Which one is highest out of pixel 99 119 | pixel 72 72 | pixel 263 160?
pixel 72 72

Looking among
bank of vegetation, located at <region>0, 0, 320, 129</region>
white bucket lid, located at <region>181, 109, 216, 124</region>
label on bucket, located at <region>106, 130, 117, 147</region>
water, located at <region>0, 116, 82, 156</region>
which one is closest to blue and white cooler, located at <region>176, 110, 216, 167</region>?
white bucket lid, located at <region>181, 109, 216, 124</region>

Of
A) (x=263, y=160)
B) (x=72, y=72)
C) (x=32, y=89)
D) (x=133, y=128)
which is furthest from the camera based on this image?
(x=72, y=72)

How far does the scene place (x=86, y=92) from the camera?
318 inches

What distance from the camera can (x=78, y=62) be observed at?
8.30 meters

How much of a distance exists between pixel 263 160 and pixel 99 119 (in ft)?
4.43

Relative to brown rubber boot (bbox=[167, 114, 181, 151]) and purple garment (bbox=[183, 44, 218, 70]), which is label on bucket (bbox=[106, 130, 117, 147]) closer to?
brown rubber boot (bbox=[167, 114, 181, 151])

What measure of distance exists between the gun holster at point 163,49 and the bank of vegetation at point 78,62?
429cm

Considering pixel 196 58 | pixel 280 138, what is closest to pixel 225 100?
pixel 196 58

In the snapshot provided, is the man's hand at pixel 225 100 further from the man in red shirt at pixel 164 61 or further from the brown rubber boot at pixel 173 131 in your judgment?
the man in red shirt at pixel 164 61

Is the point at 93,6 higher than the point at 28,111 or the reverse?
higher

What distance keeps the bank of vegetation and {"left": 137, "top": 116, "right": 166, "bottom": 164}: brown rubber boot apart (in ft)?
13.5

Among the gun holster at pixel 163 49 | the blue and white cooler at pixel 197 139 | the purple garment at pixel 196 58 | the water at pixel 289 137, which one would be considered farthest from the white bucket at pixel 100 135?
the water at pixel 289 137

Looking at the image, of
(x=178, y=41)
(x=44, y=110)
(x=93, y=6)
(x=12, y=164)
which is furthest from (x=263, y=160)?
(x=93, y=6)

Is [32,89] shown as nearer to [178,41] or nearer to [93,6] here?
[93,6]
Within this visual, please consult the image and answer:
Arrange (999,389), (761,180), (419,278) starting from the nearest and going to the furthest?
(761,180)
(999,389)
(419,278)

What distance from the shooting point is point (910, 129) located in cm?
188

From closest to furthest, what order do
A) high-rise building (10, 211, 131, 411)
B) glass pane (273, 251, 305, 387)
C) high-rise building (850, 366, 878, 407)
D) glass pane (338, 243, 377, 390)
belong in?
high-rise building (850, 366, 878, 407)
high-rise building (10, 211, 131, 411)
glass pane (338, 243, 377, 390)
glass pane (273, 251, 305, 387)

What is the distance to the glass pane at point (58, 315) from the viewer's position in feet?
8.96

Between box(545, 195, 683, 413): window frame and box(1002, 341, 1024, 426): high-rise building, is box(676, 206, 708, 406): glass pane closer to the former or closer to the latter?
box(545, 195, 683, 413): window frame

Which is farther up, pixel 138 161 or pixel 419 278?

Task to carry out
Reproduce every one of the lines above verbatim, in the same order, with no changes.

Output for this task
Which one is highest out of pixel 99 119 | pixel 72 72 | pixel 263 160?
pixel 72 72

Looking among
bank of vegetation, located at <region>0, 0, 320, 129</region>
white bucket lid, located at <region>181, 109, 216, 124</region>
label on bucket, located at <region>106, 130, 117, 147</region>
water, located at <region>0, 116, 82, 156</region>
which one is closest to blue and white cooler, located at <region>176, 110, 216, 167</region>?
white bucket lid, located at <region>181, 109, 216, 124</region>

Of
A) (x=263, y=160)
B) (x=72, y=72)
C) (x=32, y=89)
D) (x=133, y=128)
which is furthest from the camera based on this image?
(x=72, y=72)

How far does the scene place (x=86, y=92) from the camera?
318 inches

What distance from the camera can (x=78, y=62) be observed at?
8.30 meters

How much of a distance exists between pixel 263 160 and pixel 99 119 (in ft)?
4.43

Relative to brown rubber boot (bbox=[167, 114, 181, 151]) and purple garment (bbox=[183, 44, 218, 70]), which is label on bucket (bbox=[106, 130, 117, 147]) closer to?
brown rubber boot (bbox=[167, 114, 181, 151])

What measure of distance exists between the gun holster at point 163,49 and the bank of vegetation at point 78,62?
429cm

Considering pixel 196 58 | pixel 280 138, what is closest to pixel 225 100?
pixel 196 58

In the snapshot provided, is the man's hand at pixel 225 100 further from the man in red shirt at pixel 164 61 or further from the brown rubber boot at pixel 173 131 in your judgment?
the man in red shirt at pixel 164 61

Is the point at 93,6 higher than the point at 28,111 or the reverse?
higher

What distance keeps the bank of vegetation and {"left": 137, "top": 116, "right": 166, "bottom": 164}: brown rubber boot apart (in ft)?
13.5

Among the gun holster at pixel 163 49 | the blue and white cooler at pixel 197 139 | the purple garment at pixel 196 58 | the water at pixel 289 137, which one would be considered farthest from the white bucket at pixel 100 135?
the water at pixel 289 137

Looking at the image, of
(x=178, y=41)
(x=44, y=110)
(x=93, y=6)
(x=12, y=164)
which is furthest from (x=263, y=160)?
(x=93, y=6)

Is [32,89] shown as nearer to [178,41] or nearer to [93,6] here?
[93,6]
Within this visual, please consult the image and answer:
Arrange (999,389), (761,180), (419,278) starting from the nearest and going to the furthest?
(761,180)
(999,389)
(419,278)

What distance from the shooting point is point (910, 129) located in cm?
188

From closest to furthest, what order do
A) high-rise building (10, 211, 131, 411)
B) glass pane (273, 251, 305, 387)
C) high-rise building (850, 366, 878, 407)
D) glass pane (338, 243, 377, 390)
belong in?
high-rise building (850, 366, 878, 407)
high-rise building (10, 211, 131, 411)
glass pane (338, 243, 377, 390)
glass pane (273, 251, 305, 387)

What is the distance to the glass pane at point (58, 315) from the viewer's position in feet?
8.96

Between box(545, 195, 683, 413): window frame and box(1002, 341, 1024, 426): high-rise building, is box(676, 206, 708, 406): glass pane closer to the former or closer to the latter?
box(545, 195, 683, 413): window frame

Which is farther up, pixel 138 161 or pixel 419 278?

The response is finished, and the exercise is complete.